Available data START

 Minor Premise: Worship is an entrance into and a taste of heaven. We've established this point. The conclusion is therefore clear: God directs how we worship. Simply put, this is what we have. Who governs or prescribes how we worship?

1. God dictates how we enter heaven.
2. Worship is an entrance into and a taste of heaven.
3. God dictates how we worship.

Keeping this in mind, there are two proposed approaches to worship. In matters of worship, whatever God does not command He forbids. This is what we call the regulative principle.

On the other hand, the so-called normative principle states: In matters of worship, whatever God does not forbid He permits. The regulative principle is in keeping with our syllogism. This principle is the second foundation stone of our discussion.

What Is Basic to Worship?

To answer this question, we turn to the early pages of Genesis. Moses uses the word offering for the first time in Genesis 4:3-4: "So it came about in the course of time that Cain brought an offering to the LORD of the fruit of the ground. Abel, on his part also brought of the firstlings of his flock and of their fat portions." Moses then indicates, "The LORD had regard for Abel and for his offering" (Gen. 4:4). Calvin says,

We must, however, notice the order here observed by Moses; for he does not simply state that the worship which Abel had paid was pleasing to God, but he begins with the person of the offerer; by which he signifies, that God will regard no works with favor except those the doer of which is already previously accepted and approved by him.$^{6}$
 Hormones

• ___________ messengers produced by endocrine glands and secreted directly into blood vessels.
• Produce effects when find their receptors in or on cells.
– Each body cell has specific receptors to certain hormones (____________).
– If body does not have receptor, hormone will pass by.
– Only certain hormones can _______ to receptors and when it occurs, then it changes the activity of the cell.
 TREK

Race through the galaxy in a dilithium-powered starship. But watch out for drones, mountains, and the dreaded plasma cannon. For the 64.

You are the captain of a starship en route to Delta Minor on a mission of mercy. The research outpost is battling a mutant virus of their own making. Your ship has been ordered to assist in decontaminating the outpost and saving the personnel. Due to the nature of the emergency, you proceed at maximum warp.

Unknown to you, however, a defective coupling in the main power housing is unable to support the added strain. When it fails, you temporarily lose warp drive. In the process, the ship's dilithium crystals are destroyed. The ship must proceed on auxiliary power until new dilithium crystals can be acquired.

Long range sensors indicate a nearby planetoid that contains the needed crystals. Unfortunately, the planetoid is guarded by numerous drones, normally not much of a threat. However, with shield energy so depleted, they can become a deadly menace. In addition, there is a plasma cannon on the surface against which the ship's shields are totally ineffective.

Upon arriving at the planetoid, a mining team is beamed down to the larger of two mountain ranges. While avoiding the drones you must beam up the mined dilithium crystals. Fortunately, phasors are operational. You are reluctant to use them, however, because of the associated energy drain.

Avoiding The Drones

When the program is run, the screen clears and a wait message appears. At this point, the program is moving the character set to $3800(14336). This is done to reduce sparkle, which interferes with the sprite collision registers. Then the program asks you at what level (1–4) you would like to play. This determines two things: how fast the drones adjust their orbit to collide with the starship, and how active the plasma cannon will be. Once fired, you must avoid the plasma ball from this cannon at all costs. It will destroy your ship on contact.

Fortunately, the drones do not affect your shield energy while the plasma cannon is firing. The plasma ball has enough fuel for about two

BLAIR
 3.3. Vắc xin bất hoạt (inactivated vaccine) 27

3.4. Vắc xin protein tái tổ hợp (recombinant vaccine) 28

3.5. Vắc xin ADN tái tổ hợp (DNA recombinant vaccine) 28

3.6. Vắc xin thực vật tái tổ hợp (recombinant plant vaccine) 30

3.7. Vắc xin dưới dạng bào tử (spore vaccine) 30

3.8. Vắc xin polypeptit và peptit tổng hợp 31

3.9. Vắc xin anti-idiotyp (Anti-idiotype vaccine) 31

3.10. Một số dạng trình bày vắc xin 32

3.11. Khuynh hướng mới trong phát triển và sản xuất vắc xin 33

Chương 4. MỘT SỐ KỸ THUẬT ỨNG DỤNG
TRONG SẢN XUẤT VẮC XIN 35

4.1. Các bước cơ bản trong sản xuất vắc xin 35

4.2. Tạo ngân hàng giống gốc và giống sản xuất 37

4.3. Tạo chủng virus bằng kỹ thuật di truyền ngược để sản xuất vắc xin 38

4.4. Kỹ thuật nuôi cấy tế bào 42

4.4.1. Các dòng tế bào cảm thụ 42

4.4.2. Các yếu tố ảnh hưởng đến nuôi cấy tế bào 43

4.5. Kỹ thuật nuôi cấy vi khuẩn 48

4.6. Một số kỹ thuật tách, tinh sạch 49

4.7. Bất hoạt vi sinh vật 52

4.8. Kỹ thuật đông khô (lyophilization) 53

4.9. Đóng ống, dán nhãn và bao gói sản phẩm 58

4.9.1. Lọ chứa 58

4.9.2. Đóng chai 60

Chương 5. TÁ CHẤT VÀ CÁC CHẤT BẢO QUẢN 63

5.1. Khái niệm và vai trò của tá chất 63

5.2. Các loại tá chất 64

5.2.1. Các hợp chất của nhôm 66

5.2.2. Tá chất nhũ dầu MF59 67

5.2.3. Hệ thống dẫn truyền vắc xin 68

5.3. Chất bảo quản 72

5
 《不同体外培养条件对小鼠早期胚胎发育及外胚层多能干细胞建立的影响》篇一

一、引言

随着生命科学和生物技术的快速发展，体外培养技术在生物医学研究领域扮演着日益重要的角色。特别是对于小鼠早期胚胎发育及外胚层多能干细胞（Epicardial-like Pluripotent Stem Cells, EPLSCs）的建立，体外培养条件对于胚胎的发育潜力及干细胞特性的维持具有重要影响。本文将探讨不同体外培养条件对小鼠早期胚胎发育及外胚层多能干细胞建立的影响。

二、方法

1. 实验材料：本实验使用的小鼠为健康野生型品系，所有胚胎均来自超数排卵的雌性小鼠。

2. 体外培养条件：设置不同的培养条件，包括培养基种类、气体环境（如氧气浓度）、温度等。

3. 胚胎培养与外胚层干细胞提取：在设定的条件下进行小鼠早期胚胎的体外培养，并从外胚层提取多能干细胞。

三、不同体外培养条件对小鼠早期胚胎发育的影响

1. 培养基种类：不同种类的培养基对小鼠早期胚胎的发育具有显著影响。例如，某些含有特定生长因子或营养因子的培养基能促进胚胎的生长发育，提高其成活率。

Available data END

▶ [What is being asked]: Copy the records above exactly, beginning at the line that contains "4.4. Kỹ thuật nuôi cấy tế bào 42" and stopping after the line that contains "2. 体外培养条件：设置不同".

▶ [Response for this exercise]:
4.4. Kỹ thuật nuôi cấy tế bào 42

4.4.1. Các dòng tế bào cảm thụ 42

4.4.2. Các yếu tố ảnh hưởng đến nuôi cấy tế bào 43

4.5. Kỹ thuật nuôi cấy vi khuẩn 48

4.6. Một số kỹ thuật tách, tinh sạch 49

4.7. Bất hoạt vi sinh vật 52

4.8. Kỹ thuật đông khô (lyophilization) 53

4.9. Đóng ống, dán nhãn và bao gói sản phẩm 58

4.9.1. Lọ chứa 58

4.9.2. Đóng chai 60

Chương 5. TÁ CHẤT VÀ CÁC CHẤT BẢO QUẢN 63

5.1. Khái niệm và vai trò của tá chất 63

5.2. Các loại tá chất 64

5.2.1. Các hợp chất của nhôm 66

5.2.2. Tá chất nhũ dầu MF59 67

5.2.3. Hệ thống dẫn truyền vắc xin 68

5.3. Chất bảo quản 72

5
 《不同体外培养条件对小鼠早期胚胎发育及外胚层多能干细胞建立的影响》篇一

一、引言

随着生命科学和生物技术的快速发展，体外培养技术在生物医学研究领域扮演着日益重要的角色。特别是对于小鼠早期胚胎发育及外胚层多能干细胞（Epicardial-like Pluripotent Stem Cells, EPLSCs）的建立，体外培养条件对于胚胎的发育潜力及干细胞特性的维持具有重要影响。本文将探讨不同体外培养条件对小鼠早期胚胎发育及外胚层多能干细胞建立的影响。

二、方法

1. 实验材料：本实验使用的小鼠为健康野生型品系，所有胚胎均来自超数排卵的雌性小鼠。

2. 体外培养条件：设置不同的培养条件，包括培养基种类、气体环境（如氧气浓度）、温度等。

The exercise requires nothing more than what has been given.